## Document excerpt:
-------------------------

A recent RAND report, released just two days after Wikileaks opened its Vault 7 that detailed the CIA’s entire stockpile of vulnerabilities and their suite of cyber tools (also referred as exploits), seeks to establish a protocol and the advantages of state intelligence agencies maintaining classified vulnerability stockpiles. However, this report was let down by a poor data set and flawed assumptions. This is important because the strategic competition amongst Russia, China and the United States, as well as other major powers, continues unabated, with major consequences. And if US agencies deliberately maintain vulnerabilities it opens all of us up to exploits by other states and non-state actors.
These exploits can range in use and consequence and developers are engaged in an active arms race with the hackers who try to undermine the integrity of their software. This can have a wide range of consequences from someone’s system being locked away by a third party (Ransomware) to a complete failure of critical systems like the power grid or a large financial institution like Wall Street that might impact millions of people and disrupt a country’s normal functioning.
The RAND report aims to consider when and how a software vulnerability stockpile should be disclosed by the US intelligence community once they have discovered it. It targets policy makers and non-experts and aims to provide a baseline that could justify the stockpiling of zero day vulnerabilities (bugs that exist in a software that can allow some form of manipulation; zero day means they are not known to the public and hence are “alive”). It also considers how long should an agency stockpile them for and, provide an initial cost/benefit analysis involving the cost to develop exploits for such vulnerabilities and lifetime of that exploit.
The power of the Vault 7 release, along with the news that the Russians and Chinese had probably already had full access to the database of vulnerabilities held by the CIA, was to cause many people to doubt the CIA’s ability to consider such a cost benefit analysis in the interests of the vulnerable public.
The RAND report itself fails on many fronts; the premise, the data and its analysis.
The authors of the report follow four avenues of discussion:
The life status of the vulnerability (if it is “alive” and therefore exploitable and unknown to the public, or “dead” therefore known and/or not exploitable).
The longevity of the vulnerabilities (how long they last on average before being found or patched).
Collision rate (how often other researchers find the same vulnerability).
Cost of developing an exploit compared to the cost to counter/patch a vulnerability.
This list misses one critical aspect:
What might the consequences be of leaving vulnerabilities live?
This leaves the discussion incomplete, and the cost-benefit analysis meaningless.

-------------------------

## Recorded data:
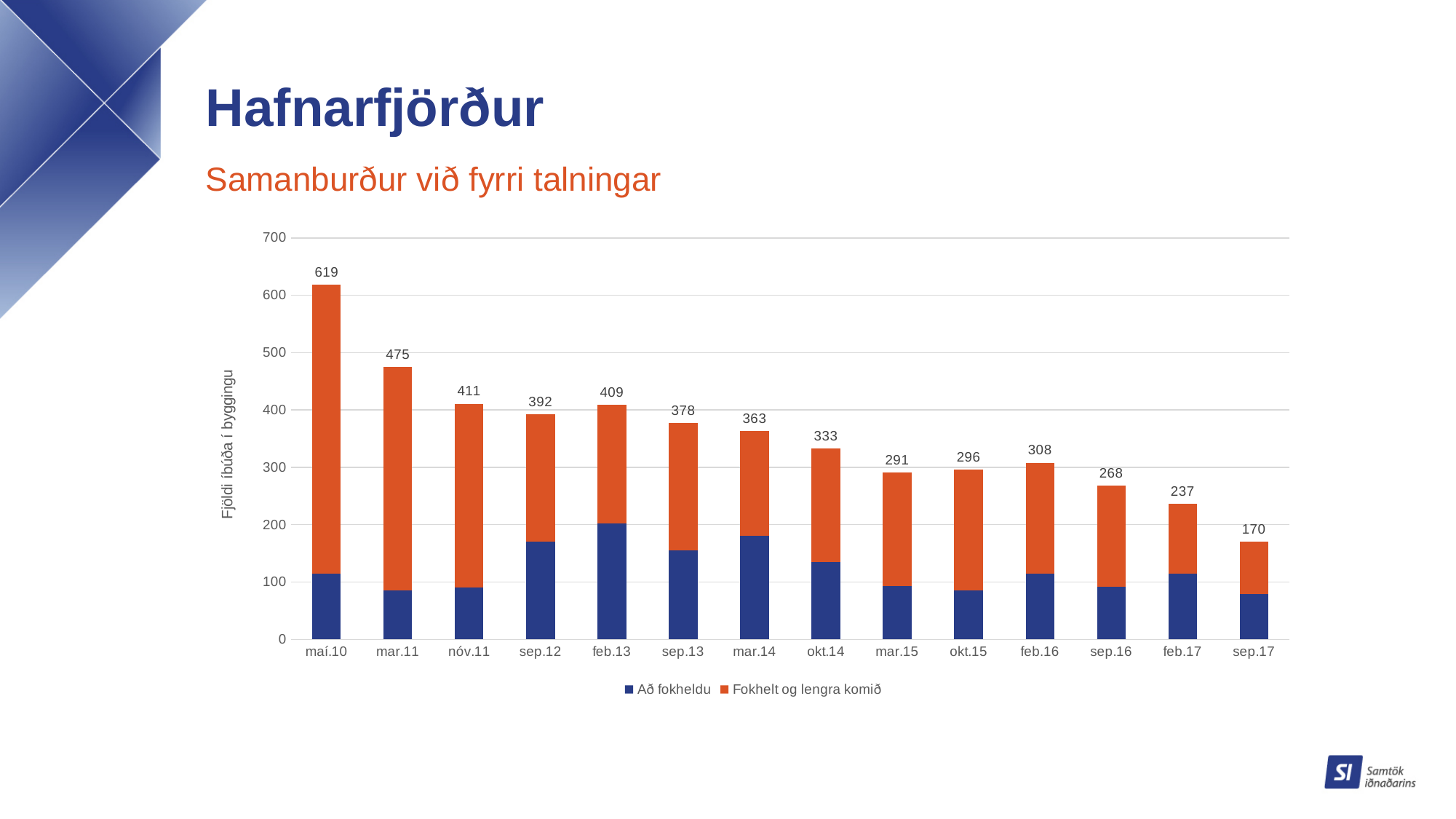
What is the total value labelled for feb.13? 409 Which total is larger, okt.15 or feb.16? feb.16 How many series does the legend list? 2 What kind of chart is shown on the slide? Stacked bar chart Is the 'Að fokheldu' value for sep.17 greater or less than 100? less Which period has the lowest total bar? sep.17 What is the total value labelled above the bar for sep.17? 170 What is the difference between the total for maí.10 and the total for mar.11? 144 Which period has the highest total bar? maí.10 What is the label of the y axis? Fjöldi íbúða í byggingu What is the total number of apartments under construction shown for maí.10? 619 How many time periods are shown on the x axis? 14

-------------------------

## Tasks to perform:
1 – In the article on vulnerability stockpiles, write out everything from "The RAND report itself" down to "counter/patch a vulnerability.", switching "Collision rate" to "Overlap rate".
2 – According to the article on vulnerability stockpiles, what critical aspect is missing from the authors' list?
3 – Pick up the article on vulnerability stockpiles at the point where it stops, and write the next part.

## Responses for each task:
1 –
The RAND report itself fails on many fronts; the premise, the data and its analysis.
The authors of the report follow four avenues of discussion:
The life status of the vulnerability (if it is “alive” and therefore exploitable and unknown to the public, or “dead” therefore known and/or not exploitable).
The longevity of the vulnerabilities (how long they last on average before being found or patched).
Overlap rate (how often other researchers find the same vulnerability).
Cost of developing an exploit compared to the cost to counter/patch a vulnerability.

2 – The consequences of leaving vulnerabilities live.

3 –
In addition, some their chosen points of discussion also have problems in their definition and use. In particular, their definition that the life-span of an exploit is the time between a vulnerability being discovered (its ‘birth’) and being killed. This would be more meaningful if instead they considered the time between the creation of an exploit (also known as time of maturity of the vulnerability) and its being remedied. This is because a vulnerability can be left unexploited for a long period because a) it is not exploitable, b) it is too costly to exploit or c) there is no interest in doing so at the moment.
The RAND report calculates the collision rate based only on the overlap between the vulnerabilities known by the data providers and the vulnerabilities known to the public. This fails to account for opposing agencies rate of collision (Russian and Chinese secret services for example), which removes the most important players from the picture. The authors themselves admit that their use of public groups as a proxy to hostile agencies is “weak” (page 12 of the report) but do not seem to include them anywhere in their analysis. Without knowing this collision rate, it is my opinion that the discussion about vulnerability disclosure should be focused around the damage that these vulnerabilities can cause to us if used by other state and non-state actors.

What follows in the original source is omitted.